Hence I am glad that it is Solarwinds that seems to be wrong rather then having to doubt our LAN.

Our delays that we are seeing range from 0ms to 6ms during all times of the day (including overnight when there is very little activity).

Is it worth us opening another ticket for this when it is a known issue?

Jens

jayd

I'm glad I saw this thread. I was preparing to go into the data center at 4:30am this morning to do a cold shutdown of my switches. Orion has reported high response times on just about every node being monitored since upgrading to 9.5. This includes switch ports, servers, firewalls and routers. There was never an issue with this prior to the upgrade.
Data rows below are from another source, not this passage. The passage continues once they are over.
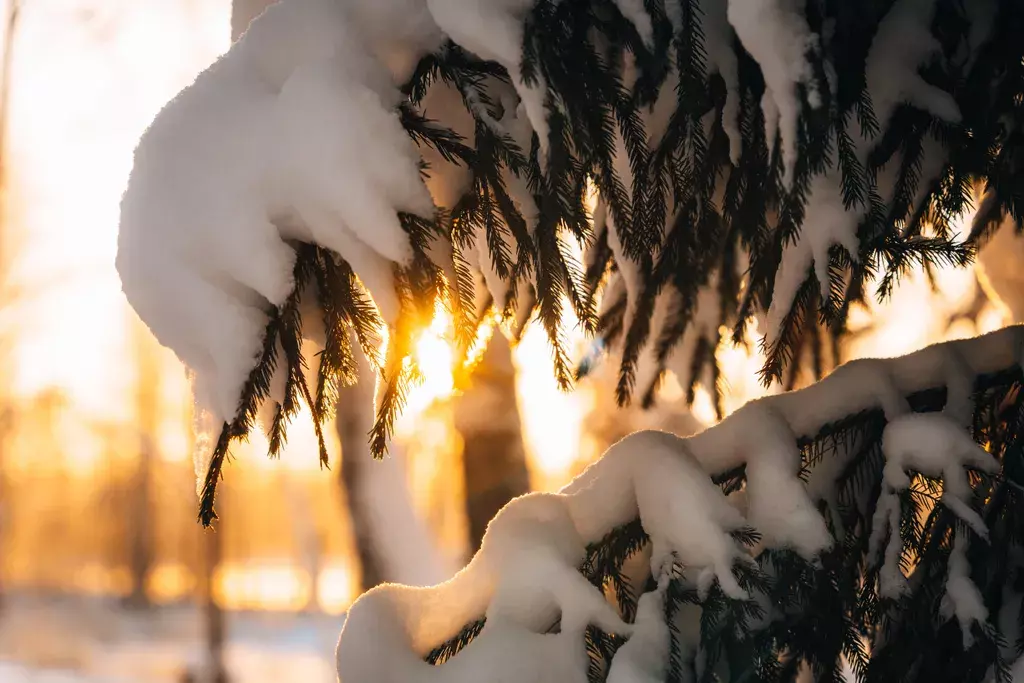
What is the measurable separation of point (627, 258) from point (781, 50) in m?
0.50

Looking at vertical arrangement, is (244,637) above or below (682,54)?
above

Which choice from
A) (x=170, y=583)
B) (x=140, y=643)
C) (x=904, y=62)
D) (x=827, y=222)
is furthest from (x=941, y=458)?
(x=170, y=583)

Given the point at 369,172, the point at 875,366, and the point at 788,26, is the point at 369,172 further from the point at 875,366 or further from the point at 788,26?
the point at 875,366

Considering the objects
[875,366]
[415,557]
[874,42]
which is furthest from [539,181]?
[415,557]

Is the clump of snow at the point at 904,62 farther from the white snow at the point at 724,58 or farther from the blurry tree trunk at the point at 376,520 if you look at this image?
the blurry tree trunk at the point at 376,520

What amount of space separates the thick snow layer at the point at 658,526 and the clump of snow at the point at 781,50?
56 centimetres

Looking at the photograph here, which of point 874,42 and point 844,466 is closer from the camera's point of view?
point 874,42

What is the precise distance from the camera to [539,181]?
1247 mm

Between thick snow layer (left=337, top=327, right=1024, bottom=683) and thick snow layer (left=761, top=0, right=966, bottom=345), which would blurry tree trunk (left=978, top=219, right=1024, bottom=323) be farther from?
thick snow layer (left=761, top=0, right=966, bottom=345)

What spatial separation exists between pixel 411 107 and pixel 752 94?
64 centimetres

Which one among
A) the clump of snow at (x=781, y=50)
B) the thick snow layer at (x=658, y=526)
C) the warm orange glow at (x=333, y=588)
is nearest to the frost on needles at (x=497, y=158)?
the clump of snow at (x=781, y=50)

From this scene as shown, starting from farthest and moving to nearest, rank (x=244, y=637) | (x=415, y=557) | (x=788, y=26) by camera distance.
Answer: (x=244, y=637) → (x=415, y=557) → (x=788, y=26)

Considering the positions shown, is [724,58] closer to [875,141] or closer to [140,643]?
[875,141]

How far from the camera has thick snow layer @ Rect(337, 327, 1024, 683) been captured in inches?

I performed the upgrade from 9.1 SP5 to 9.5 last week on our production system. It went smoothly and without issue. Everything else seems to be working fine. Our Orion server is a VM configured with dual Xeon processors and 2GB RAM using a dedicated NIC on the host. It has 32bit Windows 2003 Standard for the OS. SQL 2005 is 64bit running on it's own dedicated physical server.

If I reboot the Orion server, the high response time alerts seem to diminish to just a few for a period (maybe 2 to 3 hours) and then will begin reappearing with regularity. The only thing I haven't done since the upgrade is reboot the SQL server. I'm going to do that this morning.

Jay

bleearg13

I cannot say with any certainty that either of these two latest reported issues are the same as mine. In my case, the response time is in the tens or hundreds of milliseconds. In addition, it has been happening for years, and wasn't something that just occurred after an upgrade to 9.5. In addition, my high response times are constant and do not ever seem to subside.

If I were you, jayd and Harsem, I would perform the same tests I did, to try and isolate the cause:

Pick a node to monitor via ICMP.
Start a Wireshark capture on the Orion server for that node, filtering only for ICMP (ex. protocol icmp and ip host 192.168.5.8).
Begin a constant ping from the Orion server to that node.
Let it run for about 30 minutes to an hour.

In the Wireshark capture, you can typically differentiate the two separate types of pings by both the size of the packet and the data contained within it. If you set your Time Display Format to "Seconds since previous captured packet", you can get an idea as you scroll through the pings as to how much of a difference there is between the Orion pings and the CLI pings. Mine was pretty obvious.

bshopp

We are looking into this to see what is going on. If you don't already have a support case open, please do so and include diagnostics

neocatalyst

Jayd

Did you ever get this resolved? I am having the exect same problem and my setup is nearly identical to yours. My NPM and SQL are running on two separate VM's.

Much Thanks

Pat

bleearg13

Jayd
Did you ever get this resolved? I am having the exect same problem and my setup is nearly identical to yours. My NPM and SQL are running on two separate VM's.

Much Thanks
Pat

I know there is an open ticket on the issue, but no resolution as of now.

RussKnapp

I'm wondering, too, if you got an answer to this? We just noticed that our latencies, as shown in the response times table on the 'Top 10' page, are 60-80% higher than they had been a month or so ago. If I ping the device from my workstation, through our IPSEC tunnel, I see latencies in-line with our experience, and much lower than shown in the Response Times table. It is as if a recent upgrade caused OrionNPM to perform differently re: response time.

Any light anyone can shed on this is appreciated. Russ.